Listed entries:
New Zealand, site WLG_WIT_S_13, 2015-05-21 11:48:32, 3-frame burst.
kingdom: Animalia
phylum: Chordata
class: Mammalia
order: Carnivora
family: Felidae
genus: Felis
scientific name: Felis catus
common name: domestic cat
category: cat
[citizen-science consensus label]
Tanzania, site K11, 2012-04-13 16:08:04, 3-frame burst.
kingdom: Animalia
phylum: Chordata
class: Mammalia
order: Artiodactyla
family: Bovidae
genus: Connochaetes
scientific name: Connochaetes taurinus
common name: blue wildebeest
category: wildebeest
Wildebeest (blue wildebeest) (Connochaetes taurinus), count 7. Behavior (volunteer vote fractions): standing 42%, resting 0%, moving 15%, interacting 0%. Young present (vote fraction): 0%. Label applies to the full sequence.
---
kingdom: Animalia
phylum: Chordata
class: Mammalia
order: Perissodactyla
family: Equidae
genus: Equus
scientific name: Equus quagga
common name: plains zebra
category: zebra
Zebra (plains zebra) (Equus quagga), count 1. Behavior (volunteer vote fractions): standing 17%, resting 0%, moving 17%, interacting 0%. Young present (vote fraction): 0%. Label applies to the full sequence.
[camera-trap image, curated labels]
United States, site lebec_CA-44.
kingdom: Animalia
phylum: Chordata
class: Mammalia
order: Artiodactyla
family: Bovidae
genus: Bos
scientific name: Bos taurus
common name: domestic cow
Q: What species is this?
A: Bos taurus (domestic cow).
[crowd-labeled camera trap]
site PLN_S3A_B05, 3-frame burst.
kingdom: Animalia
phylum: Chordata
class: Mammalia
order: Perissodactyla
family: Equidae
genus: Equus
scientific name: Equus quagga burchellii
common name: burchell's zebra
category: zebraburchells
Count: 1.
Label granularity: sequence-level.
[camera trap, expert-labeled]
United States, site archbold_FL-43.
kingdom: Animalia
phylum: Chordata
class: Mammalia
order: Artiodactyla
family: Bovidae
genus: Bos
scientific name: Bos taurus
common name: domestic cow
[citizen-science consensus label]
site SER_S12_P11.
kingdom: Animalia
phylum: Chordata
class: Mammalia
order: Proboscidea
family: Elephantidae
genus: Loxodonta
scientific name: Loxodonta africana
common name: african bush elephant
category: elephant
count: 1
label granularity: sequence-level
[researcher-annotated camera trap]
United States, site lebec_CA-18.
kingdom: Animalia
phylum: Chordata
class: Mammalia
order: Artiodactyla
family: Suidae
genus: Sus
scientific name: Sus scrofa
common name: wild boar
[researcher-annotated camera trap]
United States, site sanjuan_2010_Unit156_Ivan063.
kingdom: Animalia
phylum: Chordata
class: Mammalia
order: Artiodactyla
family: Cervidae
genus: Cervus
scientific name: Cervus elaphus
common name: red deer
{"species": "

Activity: Return each line of the data that contains the string "genus".

Exercise answer:
genus: Felis
genus: Connochaetes
genus: Equus
genus: Bos
genus: Equus
genus: Bos
genus: Loxodonta
genus: Sus
genus: Cervus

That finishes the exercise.